Exercise brief: In the records below, tally each line that contains the word "United" and give the total only.

== Record extracts ==

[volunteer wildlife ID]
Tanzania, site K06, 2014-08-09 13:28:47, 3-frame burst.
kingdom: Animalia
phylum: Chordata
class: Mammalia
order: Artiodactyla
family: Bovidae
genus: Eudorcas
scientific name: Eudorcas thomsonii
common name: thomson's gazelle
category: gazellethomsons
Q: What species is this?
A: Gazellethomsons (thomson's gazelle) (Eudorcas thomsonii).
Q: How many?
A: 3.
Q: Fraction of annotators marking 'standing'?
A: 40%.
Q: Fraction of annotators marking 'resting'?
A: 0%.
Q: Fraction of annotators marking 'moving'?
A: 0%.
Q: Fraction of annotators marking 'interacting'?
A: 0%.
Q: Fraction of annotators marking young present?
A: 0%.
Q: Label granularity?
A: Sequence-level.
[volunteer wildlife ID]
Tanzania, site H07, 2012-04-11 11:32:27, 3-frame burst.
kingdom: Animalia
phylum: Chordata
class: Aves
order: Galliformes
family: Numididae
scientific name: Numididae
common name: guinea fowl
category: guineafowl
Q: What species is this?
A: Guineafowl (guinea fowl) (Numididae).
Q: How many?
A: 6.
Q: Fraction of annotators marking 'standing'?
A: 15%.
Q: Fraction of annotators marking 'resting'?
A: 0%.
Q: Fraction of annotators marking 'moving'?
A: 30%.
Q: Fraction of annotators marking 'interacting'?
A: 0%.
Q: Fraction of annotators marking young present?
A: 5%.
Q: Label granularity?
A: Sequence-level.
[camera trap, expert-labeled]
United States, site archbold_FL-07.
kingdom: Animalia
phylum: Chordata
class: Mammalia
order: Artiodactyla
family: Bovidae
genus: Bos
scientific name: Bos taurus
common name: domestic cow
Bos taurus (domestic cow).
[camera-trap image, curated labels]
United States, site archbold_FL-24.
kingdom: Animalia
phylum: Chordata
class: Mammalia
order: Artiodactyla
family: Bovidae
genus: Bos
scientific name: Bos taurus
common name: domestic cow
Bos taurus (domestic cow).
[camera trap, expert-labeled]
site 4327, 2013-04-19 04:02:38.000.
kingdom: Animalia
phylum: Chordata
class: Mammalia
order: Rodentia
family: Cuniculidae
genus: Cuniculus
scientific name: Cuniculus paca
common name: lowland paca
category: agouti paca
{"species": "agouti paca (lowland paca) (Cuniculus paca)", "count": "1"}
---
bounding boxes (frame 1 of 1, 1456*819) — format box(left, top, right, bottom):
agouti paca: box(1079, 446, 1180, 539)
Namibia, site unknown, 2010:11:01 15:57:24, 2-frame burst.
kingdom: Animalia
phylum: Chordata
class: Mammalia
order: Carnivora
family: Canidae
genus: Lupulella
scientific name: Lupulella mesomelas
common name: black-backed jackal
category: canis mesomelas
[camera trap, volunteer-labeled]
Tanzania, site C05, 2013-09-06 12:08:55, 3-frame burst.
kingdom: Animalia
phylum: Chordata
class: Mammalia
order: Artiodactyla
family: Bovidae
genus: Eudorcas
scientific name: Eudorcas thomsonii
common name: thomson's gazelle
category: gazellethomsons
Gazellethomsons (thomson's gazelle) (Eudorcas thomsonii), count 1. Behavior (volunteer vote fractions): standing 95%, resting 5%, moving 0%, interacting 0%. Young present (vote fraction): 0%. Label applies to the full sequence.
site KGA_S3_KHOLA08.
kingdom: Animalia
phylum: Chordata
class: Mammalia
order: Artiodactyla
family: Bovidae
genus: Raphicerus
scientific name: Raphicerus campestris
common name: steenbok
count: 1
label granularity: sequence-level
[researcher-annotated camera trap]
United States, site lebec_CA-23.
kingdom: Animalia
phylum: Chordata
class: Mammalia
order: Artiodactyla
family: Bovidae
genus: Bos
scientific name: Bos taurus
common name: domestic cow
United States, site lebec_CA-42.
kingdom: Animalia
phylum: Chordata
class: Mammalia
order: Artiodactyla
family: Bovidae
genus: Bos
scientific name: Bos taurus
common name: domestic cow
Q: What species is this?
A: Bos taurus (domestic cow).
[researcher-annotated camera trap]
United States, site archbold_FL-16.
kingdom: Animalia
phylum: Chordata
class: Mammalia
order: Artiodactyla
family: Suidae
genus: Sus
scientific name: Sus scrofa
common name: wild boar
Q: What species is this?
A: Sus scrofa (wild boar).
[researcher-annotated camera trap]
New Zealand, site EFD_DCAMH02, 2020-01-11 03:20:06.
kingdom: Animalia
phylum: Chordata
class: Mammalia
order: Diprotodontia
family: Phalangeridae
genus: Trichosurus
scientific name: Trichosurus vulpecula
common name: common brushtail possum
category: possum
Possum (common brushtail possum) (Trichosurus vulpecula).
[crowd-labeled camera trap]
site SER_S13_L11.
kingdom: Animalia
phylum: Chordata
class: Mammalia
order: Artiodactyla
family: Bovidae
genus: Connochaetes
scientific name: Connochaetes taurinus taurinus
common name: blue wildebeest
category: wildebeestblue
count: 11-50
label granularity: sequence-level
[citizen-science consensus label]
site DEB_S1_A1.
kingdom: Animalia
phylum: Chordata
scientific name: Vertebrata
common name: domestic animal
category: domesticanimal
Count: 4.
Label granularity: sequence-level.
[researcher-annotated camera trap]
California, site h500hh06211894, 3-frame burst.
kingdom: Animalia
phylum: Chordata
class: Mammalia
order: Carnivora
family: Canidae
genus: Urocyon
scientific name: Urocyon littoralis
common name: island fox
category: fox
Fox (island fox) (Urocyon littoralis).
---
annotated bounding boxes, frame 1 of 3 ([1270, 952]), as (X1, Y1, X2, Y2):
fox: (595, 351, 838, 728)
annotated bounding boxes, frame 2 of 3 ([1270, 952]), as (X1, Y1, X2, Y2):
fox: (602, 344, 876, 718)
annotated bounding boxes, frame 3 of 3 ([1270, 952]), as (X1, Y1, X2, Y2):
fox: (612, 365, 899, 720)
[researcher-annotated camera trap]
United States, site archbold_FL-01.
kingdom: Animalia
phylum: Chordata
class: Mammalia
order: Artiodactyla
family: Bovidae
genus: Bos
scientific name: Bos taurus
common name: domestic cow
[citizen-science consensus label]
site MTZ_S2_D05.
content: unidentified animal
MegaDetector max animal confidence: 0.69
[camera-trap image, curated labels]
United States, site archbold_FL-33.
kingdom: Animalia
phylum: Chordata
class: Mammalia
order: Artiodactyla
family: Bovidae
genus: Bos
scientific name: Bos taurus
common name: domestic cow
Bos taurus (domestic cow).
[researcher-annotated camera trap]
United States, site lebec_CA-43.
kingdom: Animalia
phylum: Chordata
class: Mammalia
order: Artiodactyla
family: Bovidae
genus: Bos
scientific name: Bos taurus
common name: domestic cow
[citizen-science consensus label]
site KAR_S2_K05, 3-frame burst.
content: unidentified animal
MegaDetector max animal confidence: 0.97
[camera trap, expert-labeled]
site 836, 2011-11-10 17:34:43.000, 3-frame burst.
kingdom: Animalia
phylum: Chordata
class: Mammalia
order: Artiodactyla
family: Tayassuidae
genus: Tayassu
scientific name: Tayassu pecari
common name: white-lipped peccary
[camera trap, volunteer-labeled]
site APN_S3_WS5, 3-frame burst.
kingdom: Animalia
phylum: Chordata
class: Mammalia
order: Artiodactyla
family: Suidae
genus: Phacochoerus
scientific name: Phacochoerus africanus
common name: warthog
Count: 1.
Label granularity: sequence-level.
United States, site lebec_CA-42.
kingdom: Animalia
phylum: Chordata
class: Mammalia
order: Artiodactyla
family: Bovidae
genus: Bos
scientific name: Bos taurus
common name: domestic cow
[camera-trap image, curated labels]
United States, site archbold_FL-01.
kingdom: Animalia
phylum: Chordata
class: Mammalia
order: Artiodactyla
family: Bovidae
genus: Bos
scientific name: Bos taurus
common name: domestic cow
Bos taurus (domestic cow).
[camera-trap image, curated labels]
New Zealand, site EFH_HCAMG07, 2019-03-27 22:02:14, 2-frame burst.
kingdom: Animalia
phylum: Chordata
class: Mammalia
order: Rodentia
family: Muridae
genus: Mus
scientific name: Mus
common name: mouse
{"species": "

===

Task response: 10